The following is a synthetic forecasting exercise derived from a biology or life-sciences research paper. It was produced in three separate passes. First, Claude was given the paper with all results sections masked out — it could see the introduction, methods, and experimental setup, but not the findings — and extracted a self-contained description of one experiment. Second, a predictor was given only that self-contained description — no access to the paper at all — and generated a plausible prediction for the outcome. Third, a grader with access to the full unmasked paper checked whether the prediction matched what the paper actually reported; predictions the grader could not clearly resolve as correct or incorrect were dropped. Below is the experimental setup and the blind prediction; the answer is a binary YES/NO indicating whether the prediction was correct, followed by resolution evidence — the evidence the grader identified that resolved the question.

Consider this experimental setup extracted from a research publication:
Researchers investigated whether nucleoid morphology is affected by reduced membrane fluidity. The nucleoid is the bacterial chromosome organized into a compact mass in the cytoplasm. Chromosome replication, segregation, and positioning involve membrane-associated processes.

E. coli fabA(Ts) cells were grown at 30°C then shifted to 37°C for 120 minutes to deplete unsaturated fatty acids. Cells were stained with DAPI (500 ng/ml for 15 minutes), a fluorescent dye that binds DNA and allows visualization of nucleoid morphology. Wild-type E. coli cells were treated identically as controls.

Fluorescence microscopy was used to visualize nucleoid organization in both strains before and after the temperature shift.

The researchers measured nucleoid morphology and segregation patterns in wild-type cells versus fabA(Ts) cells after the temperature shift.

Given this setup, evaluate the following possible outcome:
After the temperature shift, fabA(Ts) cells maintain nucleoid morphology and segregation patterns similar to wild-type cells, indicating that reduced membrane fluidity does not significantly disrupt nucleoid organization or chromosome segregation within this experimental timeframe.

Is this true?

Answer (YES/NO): NO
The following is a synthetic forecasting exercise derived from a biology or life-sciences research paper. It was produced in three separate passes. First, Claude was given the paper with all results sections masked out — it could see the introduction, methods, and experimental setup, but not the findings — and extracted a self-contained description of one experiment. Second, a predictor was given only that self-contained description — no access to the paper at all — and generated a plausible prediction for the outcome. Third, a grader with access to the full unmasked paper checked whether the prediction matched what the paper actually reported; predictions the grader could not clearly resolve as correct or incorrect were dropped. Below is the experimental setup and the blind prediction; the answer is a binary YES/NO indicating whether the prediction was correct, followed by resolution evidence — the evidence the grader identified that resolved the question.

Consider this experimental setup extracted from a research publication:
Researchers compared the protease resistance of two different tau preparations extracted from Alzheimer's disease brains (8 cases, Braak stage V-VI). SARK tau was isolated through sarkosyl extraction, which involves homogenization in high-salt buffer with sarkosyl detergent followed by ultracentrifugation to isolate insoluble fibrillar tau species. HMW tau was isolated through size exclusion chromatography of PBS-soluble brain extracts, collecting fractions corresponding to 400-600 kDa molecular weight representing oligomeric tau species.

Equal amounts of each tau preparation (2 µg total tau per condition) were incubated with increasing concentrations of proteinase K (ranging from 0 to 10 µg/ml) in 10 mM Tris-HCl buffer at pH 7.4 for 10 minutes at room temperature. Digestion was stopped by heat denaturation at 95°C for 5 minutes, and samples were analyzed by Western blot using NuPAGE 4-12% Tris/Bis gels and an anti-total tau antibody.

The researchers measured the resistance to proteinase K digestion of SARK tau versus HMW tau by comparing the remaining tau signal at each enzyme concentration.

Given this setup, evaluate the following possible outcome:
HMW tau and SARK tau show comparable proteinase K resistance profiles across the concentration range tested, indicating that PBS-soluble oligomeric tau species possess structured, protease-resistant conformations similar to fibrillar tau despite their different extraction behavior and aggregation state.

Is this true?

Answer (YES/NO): NO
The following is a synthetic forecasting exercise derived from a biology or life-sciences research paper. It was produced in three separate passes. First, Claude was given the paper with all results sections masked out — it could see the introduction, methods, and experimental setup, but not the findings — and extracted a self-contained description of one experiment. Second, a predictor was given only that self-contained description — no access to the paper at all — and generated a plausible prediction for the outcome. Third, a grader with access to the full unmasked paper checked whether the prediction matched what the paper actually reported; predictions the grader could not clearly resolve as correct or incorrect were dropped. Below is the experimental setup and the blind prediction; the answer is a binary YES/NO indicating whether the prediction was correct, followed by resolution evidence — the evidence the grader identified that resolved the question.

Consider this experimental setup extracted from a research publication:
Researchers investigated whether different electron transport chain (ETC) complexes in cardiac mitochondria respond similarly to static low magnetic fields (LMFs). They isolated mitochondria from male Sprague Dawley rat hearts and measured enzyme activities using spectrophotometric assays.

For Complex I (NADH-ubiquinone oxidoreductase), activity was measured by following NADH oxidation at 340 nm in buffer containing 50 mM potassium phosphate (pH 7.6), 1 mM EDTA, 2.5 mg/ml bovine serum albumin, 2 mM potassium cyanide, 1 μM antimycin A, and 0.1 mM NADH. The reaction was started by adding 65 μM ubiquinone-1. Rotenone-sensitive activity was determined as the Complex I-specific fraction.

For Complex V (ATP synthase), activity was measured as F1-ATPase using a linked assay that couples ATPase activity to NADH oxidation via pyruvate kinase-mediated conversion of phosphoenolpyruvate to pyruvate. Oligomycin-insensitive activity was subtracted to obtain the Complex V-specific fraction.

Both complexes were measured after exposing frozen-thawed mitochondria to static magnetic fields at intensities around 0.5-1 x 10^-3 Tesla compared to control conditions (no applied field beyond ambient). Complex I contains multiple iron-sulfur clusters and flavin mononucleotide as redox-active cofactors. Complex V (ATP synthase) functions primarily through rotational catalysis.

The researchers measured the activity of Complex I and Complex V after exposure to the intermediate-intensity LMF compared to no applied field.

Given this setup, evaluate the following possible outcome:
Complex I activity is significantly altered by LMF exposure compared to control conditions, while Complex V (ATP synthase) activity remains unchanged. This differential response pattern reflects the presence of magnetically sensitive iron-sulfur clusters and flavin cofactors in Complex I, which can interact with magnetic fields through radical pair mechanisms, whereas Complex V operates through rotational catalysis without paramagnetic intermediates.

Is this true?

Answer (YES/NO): NO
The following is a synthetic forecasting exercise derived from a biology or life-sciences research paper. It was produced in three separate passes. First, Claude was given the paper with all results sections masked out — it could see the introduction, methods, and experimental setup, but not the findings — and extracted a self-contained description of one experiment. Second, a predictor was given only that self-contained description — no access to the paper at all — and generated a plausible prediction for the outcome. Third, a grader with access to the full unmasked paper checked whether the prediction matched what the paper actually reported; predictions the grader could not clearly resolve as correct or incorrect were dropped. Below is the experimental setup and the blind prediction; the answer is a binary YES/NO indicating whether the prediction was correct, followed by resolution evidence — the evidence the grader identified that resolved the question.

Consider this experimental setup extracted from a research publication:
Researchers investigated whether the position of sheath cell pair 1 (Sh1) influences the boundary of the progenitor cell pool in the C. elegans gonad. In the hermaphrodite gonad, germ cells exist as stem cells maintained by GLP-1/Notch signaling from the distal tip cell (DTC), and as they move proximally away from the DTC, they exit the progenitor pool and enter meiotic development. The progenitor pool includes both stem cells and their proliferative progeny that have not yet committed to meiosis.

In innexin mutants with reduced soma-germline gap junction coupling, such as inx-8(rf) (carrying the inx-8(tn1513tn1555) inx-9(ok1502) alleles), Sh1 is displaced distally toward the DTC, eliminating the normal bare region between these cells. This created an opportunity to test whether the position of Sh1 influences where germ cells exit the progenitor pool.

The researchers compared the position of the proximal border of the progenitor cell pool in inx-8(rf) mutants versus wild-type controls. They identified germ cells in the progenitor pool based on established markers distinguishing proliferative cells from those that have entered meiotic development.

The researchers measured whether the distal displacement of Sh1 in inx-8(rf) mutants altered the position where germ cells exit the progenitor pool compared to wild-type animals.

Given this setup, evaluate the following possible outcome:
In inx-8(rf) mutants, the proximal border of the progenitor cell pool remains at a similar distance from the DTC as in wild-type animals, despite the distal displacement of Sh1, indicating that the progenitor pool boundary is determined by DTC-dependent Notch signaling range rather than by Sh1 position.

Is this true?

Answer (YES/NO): YES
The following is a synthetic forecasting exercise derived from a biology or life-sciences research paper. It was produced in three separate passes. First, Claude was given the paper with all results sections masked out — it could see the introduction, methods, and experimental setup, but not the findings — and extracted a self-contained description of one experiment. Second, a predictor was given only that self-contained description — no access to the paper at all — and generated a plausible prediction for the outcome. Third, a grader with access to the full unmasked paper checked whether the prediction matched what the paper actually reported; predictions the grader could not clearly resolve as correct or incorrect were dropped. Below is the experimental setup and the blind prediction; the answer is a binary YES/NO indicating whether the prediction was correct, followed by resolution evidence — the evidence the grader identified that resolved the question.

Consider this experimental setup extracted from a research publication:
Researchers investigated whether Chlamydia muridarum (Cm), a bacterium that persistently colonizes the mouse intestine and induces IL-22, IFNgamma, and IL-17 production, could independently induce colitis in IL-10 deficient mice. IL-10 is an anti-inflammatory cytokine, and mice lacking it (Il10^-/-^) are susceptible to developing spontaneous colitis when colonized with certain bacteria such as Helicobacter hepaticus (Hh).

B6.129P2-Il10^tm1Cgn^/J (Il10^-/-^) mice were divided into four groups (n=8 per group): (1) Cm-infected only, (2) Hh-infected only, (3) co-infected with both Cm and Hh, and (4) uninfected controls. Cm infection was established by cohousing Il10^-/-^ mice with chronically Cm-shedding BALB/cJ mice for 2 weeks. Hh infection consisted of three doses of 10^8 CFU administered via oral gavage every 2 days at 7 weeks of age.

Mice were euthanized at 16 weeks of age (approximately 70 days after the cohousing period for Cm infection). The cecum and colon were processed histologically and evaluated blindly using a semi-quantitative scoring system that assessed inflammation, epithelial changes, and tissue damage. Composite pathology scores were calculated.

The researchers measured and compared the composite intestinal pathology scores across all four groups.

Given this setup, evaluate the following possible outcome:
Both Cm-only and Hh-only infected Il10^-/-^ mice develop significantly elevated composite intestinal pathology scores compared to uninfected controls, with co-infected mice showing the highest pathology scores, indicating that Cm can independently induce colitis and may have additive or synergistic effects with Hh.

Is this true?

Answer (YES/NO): NO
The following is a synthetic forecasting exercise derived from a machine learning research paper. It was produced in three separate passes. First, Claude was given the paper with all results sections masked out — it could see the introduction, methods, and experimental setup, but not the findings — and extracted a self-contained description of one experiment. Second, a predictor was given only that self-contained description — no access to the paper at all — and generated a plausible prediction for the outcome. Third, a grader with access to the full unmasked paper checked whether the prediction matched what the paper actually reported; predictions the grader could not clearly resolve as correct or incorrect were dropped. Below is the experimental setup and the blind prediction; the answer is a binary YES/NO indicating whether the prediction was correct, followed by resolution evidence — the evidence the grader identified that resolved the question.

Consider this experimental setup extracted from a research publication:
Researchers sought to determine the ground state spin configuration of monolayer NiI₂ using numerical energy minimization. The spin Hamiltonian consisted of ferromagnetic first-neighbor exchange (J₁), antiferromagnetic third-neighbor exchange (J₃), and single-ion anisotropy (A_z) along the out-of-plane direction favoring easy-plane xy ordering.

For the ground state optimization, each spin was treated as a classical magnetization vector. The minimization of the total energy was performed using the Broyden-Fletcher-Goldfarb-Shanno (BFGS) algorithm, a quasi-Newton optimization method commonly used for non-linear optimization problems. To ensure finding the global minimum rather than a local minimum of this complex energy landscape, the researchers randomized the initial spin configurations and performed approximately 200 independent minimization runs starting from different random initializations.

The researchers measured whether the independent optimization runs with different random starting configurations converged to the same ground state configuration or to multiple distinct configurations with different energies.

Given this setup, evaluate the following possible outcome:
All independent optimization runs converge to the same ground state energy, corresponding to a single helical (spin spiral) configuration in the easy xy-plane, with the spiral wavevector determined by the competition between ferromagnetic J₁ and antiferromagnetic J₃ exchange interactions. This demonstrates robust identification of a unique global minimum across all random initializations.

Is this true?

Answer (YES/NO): YES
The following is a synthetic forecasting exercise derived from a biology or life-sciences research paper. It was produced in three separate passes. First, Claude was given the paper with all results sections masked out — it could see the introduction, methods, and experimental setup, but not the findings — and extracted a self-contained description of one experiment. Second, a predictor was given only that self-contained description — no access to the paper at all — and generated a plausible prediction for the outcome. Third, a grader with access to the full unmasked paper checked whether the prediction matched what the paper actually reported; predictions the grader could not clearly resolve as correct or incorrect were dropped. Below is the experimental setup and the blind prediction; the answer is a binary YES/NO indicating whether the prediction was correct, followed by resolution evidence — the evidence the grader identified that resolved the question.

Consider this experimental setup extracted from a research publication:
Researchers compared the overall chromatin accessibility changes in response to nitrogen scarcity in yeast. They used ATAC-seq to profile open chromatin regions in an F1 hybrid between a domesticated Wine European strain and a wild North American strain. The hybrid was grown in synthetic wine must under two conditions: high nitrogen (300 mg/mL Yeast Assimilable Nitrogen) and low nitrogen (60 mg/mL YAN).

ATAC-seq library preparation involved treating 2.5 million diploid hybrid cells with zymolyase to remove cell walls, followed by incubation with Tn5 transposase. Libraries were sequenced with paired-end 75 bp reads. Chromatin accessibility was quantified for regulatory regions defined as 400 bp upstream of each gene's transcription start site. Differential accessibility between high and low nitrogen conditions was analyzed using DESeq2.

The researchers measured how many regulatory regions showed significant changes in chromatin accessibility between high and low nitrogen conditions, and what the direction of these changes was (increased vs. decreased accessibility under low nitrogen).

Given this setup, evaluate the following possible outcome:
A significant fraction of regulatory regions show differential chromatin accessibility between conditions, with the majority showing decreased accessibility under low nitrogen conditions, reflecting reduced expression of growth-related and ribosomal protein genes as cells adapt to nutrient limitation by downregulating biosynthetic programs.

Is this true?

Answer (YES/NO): YES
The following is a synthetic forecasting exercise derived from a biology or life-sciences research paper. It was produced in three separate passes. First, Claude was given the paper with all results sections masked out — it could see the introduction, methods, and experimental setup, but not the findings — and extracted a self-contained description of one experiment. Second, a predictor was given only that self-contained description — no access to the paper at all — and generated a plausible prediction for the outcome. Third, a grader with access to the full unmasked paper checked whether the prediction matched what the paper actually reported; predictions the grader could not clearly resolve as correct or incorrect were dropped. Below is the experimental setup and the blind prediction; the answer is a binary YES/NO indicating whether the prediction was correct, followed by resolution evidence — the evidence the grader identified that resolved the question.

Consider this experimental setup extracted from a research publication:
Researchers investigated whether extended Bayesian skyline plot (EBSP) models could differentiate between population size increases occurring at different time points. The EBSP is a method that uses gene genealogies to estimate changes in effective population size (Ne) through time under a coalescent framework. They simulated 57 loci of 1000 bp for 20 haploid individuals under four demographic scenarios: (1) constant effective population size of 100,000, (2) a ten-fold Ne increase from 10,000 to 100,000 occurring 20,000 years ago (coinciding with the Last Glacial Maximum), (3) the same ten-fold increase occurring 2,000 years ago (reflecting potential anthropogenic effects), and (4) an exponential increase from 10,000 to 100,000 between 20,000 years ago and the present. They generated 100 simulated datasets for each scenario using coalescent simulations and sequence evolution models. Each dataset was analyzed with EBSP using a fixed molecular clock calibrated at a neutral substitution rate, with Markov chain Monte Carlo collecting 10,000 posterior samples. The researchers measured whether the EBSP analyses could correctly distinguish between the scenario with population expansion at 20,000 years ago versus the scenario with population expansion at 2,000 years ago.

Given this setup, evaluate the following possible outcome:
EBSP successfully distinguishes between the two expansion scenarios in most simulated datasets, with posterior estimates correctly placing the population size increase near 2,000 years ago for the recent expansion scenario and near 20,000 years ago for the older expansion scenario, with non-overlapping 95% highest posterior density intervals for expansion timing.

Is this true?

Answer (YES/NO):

* * * * * * * * *

* [What to work on]:
If a line in the entries holds the string "proteinase", copy it.

* [Reply]:
Equal amounts of each tau preparation (2 µg total tau per condition) were incubated with increasing concentrations of proteinase K (ranging from 0 to 10 µg/ml) in 10 mM Tris-HCl buffer at pH 7.4 for 10 minutes at room temperature. Digestion was stopped by heat denaturation at 95°C for 5 minutes, and samples were analyzed by Western blot using NuPAGE 4-12% Tris/Bis gels and an anti-total tau antibody.
The researchers measured the resistance to proteinase K digestion of SARK tau versus HMW tau by comparing the remaining tau signal at each enzyme concentration.
HMW tau and SARK tau show comparable proteinase K resistance profiles across the concentration range tested, indicating that PBS-soluble oligomeric tau species possess structured, protease-resistant conformations similar to fibrillar tau despite their different extraction behavior and aggregation state.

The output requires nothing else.